Summary: Uniqueness of DNs in the Certificate Registry
Product: GridShib Reporter: Tom Scavo <trscavo@gmail.com>
Component: Certificate RegistryAssignee: Tom Scavo <trscavo@gmail.com>
Status: NEW    
Severity: normal CC: gridshib-dev@globus.org, tfreeman@mcs.anl.gov, vwelch@uiuc.edu
Priority: P3    
Version: unspecified   
Target Milestone: beta   
Hardware: All   
OS: All   
Bug Depends on:    
Bug Blocks: 4957    

Description From 2006-07-10 16:20:09 
Suppose GridShib CA #1 registers a certificate with the IdP.  Now suppose
GridShib CA #2 registers a certificate with the same IdP.  If the Subject DNs
of the two certificates are equal, the second registration will fail since the
Certificate Registry forces uniqueness on DNs.

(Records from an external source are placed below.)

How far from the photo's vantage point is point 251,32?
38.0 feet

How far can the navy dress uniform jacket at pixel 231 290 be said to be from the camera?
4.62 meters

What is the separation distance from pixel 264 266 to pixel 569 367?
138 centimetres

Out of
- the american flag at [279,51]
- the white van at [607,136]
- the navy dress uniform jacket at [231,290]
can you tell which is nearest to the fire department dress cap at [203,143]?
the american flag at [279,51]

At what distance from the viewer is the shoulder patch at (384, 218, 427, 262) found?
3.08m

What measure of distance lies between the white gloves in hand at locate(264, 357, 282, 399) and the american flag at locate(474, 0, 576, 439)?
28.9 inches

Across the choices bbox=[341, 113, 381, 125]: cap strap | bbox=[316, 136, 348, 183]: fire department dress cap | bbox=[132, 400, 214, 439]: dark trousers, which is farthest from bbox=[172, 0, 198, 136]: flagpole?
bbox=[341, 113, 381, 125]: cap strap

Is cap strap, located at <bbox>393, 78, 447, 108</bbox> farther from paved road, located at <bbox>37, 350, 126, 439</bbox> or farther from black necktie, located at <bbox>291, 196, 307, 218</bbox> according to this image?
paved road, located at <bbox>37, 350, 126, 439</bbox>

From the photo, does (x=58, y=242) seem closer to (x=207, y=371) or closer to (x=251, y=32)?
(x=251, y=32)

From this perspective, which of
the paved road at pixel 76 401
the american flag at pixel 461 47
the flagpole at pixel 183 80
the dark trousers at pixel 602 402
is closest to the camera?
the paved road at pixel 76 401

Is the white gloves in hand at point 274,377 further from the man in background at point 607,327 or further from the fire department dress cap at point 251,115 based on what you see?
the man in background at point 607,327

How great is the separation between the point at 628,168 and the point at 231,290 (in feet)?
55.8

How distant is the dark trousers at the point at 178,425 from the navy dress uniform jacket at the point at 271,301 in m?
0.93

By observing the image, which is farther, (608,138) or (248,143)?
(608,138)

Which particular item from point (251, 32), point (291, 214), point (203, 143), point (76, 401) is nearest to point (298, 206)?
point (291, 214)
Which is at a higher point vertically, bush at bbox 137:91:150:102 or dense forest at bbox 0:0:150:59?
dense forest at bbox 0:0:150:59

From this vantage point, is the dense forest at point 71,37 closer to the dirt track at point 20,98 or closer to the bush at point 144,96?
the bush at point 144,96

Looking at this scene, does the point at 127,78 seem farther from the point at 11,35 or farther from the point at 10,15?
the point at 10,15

In the above scenario, both DNs should be allowed in the Certificate Registry. 
This requires the DNs to be qualified.  The logical choice of qualifier is the
Issuer DN of the certificate.

This issue is related to the NameIdentifier/NameQualifier attribute in the
query. Today, the value of this attribute is the entityID of the IdP.  Instead,
it should be the Issuer DN of the end entity certificate.
------- Comment #1 From 2006-07-10 16:44:14 ------- 
Historical $.02 on this issue: This is a long-running debate in the Grid PKI
community. My own take on the matter is that CAs that are operating correctly
should not issues certificates with identical DNs (and in the rare cases they
do, only to the same individual) because their name spaces are constrained to
reasonable relative DNs. Globus has code to specically restrict what DNs a CA
can issue to enforce this. There are a number of people though who argue that a
Issue:Name approach is better since it simplifies configuration.
------- Comment #2 From 2006-08-23 13:25:15 ------- 
Assume that the Subject DN is globally unique, that is, two distinct CAs will
not issue certificates with identical DNs, even to the same principal.  Is this
a reasonable assumption?

Under this assumption, it is not necessary to qualify the DN in a SAML Subject.
 In fact, the SAML V2.0 spec says

The NameQualifier and SPNameQualifier attributes SHOULD be omitted unless the
identifier's type definition explicitly defines their use and semantics.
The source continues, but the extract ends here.